▸ Information
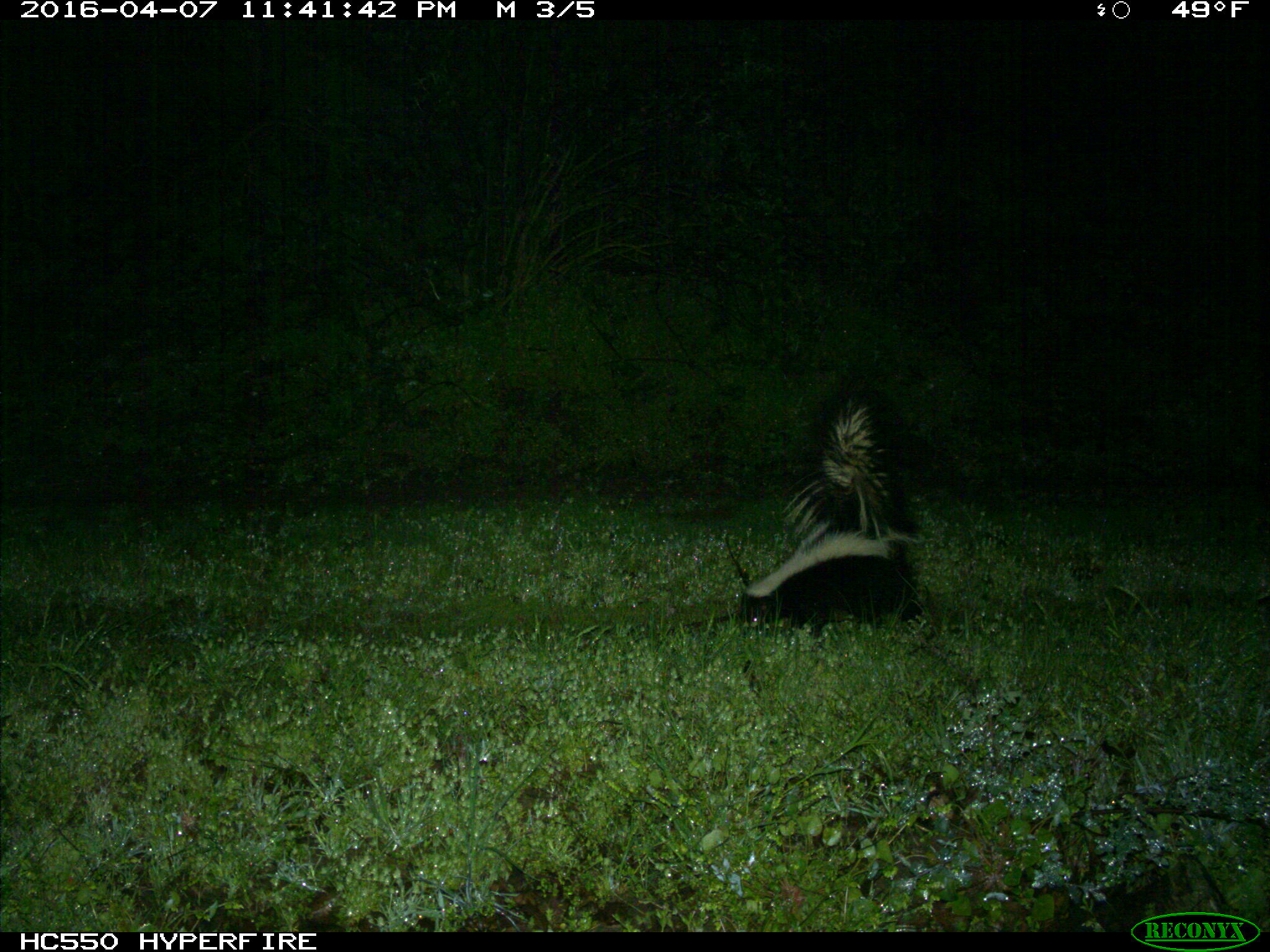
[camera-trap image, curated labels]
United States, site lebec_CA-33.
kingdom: Animalia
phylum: Chordata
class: Mammalia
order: Carnivora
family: Mephitidae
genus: Mephitis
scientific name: Mephitis mephitis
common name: striped skunk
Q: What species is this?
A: Mephitis mephitis (striped skunk).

▸ Action item
Retype all of the listing above exactly, but keep its pictures out.

▸ Task solution
[camera-trap image, curated labels]
United States, site lebec_CA-33.
kingdom: Animalia
phylum: Chordata
class: Mammalia
order: Carnivora
family: Mephitidae
genus: Mephitis
scientific name: Mephitis mephitis
common name: striped skunk
Q: What species is this?
A: Mephitis mephitis (striped skunk).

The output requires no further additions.